Et le petit Prince ?
La démarche qui précède le rendez-vous a elle aussi son importance. Le choix du moment, le trajet, parfois les quelques minutes d’attente puis la porte qui s’ouvre, le premier regard, le déplacement des corps, l’installation. Oui, tout cela a pris du temps. Vous avez pris du temps pour venir me voir. Vous avez affronté le trafic, vous avez cherché une place, vous avez marché, vous avez sonné à ma porte, vous êtes entré. Tout cela a un sens.
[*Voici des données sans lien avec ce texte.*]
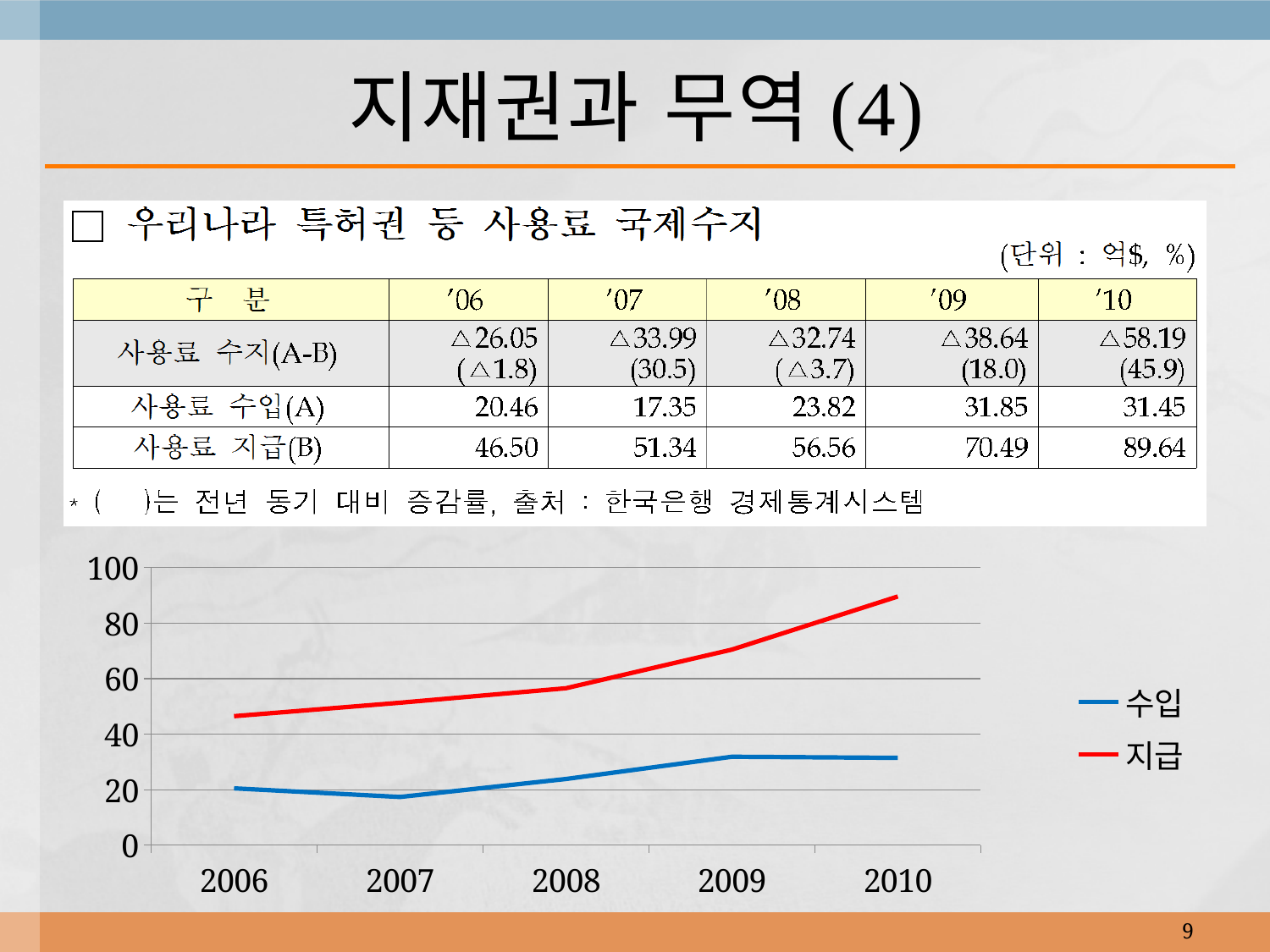
In the line chart, in which year is the 수입 line at its lowest? 2007 What are the two legend entries of the line chart? 수입, 지급 In the line chart, is the value for 수입 in 2007 greater or less than 20? less According to the table on the slide, what is the value of 사용료 수입(A) for '09? 31.85 In the line chart, which series is higher in 2010, 수입 or 지급? 지급 In the line chart, is the value for 지급 in 2010 greater or less than 80? greater In the line chart, in which year is the 지급 line at its highest? 2010 In the line chart, does the 지급 line rise or fall from 2006 to 2010? rise What kind of chart is shown at the bottom of the slide? line chart How many years are plotted along the x axis of the line chart? 5 According to the table on the slide, what is the value of 사용료 지급(B) for '10? 89.64 How many series does the legend of the line chart list? 2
Comme nous le rappelle Saint-Exupery, « c’est le temps que tu as perdu pour ta rose qui fait ta rose si importante ».
Tout sauf anodin
La consultation n’est pas un simple service entre un client et un prestataire. Un écran n’est pas qu’un moyen efficace pour se parler à distance. Une alliance n’est pas indemne quand elle se construit via une médiation technologique. Les possibilités techniques existent et permettent l’innovation thérapeutique. A condition qu’elle soit pensée avec la rigueur clinique indispensable, à condition que les bouleversements thérapeutiques ne soient pas balayés d’un revers de main mais interrogés avec rigueur pour juger de leur éventuelle pertinence ou nuisance. A penser, profondément, de toute urgence, par ces « innovateurs ».